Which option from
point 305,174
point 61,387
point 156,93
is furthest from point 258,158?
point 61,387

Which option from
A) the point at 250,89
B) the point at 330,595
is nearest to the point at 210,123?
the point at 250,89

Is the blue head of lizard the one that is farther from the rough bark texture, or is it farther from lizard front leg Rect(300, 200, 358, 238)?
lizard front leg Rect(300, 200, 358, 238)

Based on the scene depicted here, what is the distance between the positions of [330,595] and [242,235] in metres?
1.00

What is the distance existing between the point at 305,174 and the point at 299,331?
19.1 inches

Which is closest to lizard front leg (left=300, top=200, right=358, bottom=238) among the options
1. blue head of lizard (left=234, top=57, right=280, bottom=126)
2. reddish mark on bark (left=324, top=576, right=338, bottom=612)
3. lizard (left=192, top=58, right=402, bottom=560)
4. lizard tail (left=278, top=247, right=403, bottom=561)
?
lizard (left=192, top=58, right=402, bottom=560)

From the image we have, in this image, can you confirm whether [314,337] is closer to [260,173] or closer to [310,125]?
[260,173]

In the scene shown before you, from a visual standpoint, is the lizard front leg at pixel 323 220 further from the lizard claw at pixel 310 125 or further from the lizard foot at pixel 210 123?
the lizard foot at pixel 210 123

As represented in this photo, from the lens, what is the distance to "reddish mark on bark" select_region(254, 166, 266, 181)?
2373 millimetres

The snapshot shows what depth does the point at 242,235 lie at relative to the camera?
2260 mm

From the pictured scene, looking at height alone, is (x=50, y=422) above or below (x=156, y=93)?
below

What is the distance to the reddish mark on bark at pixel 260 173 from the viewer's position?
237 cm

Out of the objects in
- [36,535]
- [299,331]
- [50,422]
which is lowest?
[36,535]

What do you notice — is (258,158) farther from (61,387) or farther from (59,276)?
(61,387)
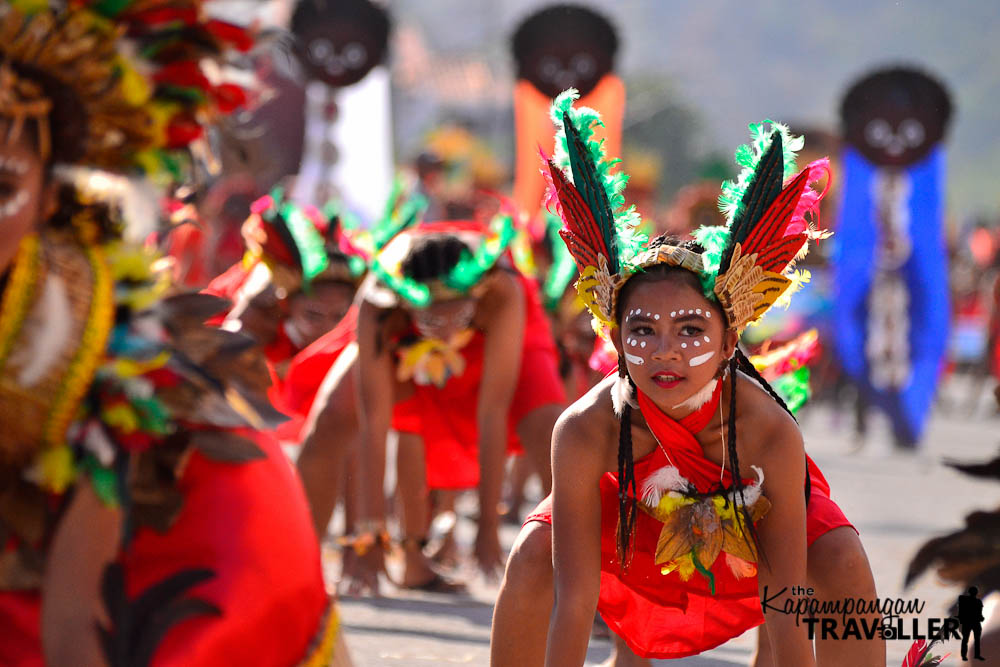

§

Stated goal
Copy out everything from the line containing "From the pictured" down to the end of the records, with both ends included and each line reproduced verbatim. Leave the pictures out of your answer.

Solved exercise
From the pictured scene, looking at height alone, is (x=50, y=422) above or below (x=156, y=93)?
below

What is the distance to the reddish mark on bark at pixel 260 173 from the viewer's position?
237 cm

Out of the objects in
- [36,535]
- [299,331]
- [50,422]
which is lowest?
[36,535]

What do you notice — is (258,158) farther from (61,387) or farther from (59,276)?
(61,387)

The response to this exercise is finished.